Onshore wind turbines are rated for 2-3 MW, and are quite small compared to offshore turbines, which are larger than an Airbus A380.
The blades in an offshore wind turbine weigh 35 tonnes and the nacelle weighs 390 - just about as large as building a small skyscraper.
Main companies: - Minyang - Vestas - GE - Siemens
Offshore wind resources are higher quality than onshore (less turbulence = greater energy extraction).
Downsides: Huge infrastructure is needed to return the electrical power to the shore (DC, massive AC)
1.5 Solar PV (photovoltaic)
Rapidly growing renewable resource, not so useful in the UK (the sun does not shine on the heart of the British Empire). Most of the increase in solar production in the UK is from subsidies, although the price of solar panels has been decreasing rapidly. Solar creates distributed supply.
1.6 Hydroelectric power
Hydro power is predictable and dispatchable. Unfortunately very geographically dependent (limited opportunity for expansion in the UK).
The 3 Gorges Dam in China produces 22.5 GW of power, about half the consumption of the UK
1.7 Tidal power
Predictable and steady power output, but currently in pilot development. UoE is heavily involved in tidal power.
1.8 Wave power
Predictable but unsteady power output. Waves create a lot of mechanical energy, and capturing that energy is a significant challenge.
1.9 Biomass
Take crops, refine them into a biofuel, combust it in a generator and drive a steam turbine. Kind of a waste of perfectly good farmland.
2 Operation
2.1 Legal Requirements
Heavily regulated to ensure interoperability &c. Sinusoidal voltage, required to be at a frequency of 50Hz +- 1%. On a given day it will oscillate between 49.9 and 50.1 Hz as different power sources come online and offline. This is caused by imbalances between the consumption and the production side.
All mechanical generators are electrically coupled through the transmission system. Thermal generation systems use synchronous machines, where the frequency of electricity generated is directly coupled to the electrical frequency. The mechanical shafts of these machines store significant rotating kinetic energy; if the frequency wants to slow down, all of the driveshafts in every generator in the UK must slow down to match, which releases a lot of energy. Similarly, increasing the frequency requires a lot of power.
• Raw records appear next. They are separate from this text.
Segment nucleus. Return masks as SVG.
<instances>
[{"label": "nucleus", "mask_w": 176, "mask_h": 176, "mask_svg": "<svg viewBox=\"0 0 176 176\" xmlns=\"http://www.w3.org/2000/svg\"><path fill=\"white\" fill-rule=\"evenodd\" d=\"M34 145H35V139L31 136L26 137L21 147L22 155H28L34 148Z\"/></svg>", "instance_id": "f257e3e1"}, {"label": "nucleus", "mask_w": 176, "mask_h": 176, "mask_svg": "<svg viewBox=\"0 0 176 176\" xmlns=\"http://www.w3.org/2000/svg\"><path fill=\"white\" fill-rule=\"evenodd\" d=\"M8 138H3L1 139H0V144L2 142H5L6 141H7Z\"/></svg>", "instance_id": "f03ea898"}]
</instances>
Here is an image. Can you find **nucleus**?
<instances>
Energy systems produce every single bit of power that is used the moment it is consumed. Production must match load exactly.
If P_{gen} > P_{load} \rightarrow the frequency of the system increases, extra energy goes into the driveshafts of the generators
If P_{gen} < P_{load} \rightarrow the frequency of the system decreases, extra energy comes out of the inertia driveshafts of the generators.
This is because it is difficult and expensive to store electricity: Electrical energy cannot be stored in large quantities.
Frequency Regulator: every power station has a governor measuring the system frequency, and automatically adjusting their power output based on how far from nominal that frequency is.
Every 30 minutes, human operators (dispatchers) reevaluate the energy needs; power stations adjust their power output constantly.
Different power stations can adjust at different times - most of the frequency changes are mediated by gas in the UK; they are more responsive. Wind and solar factor in not at all; “you can’t dispatch the wind.”
2.1.1 Big frequency events
August 2019: lightning struck a transission line. The frequency fell to 48.8 Hz (collapse-adjacent). 1 million customers lost power.
- Lightning trips transmission lines
- Power stations can have mechanical or electrical faults
In a big power event, loads can change by gigawatts.
Failures are often correlated, and the power system is no exception.
LFDD: Low Frequency Demand Disconnection - automated disconnection of loads to rescue power system.
To counteract major faults:
- Spinning reserves
- quicly ramp up power output in the event of a fault: gas fired plant rated for 900MW but operated up to 800MW to provide 100MW of spinning reserves
- The plant is connected “spinning” to ramp up quickly.
- Fast acting reserves
- pumped hydro, large battery systems.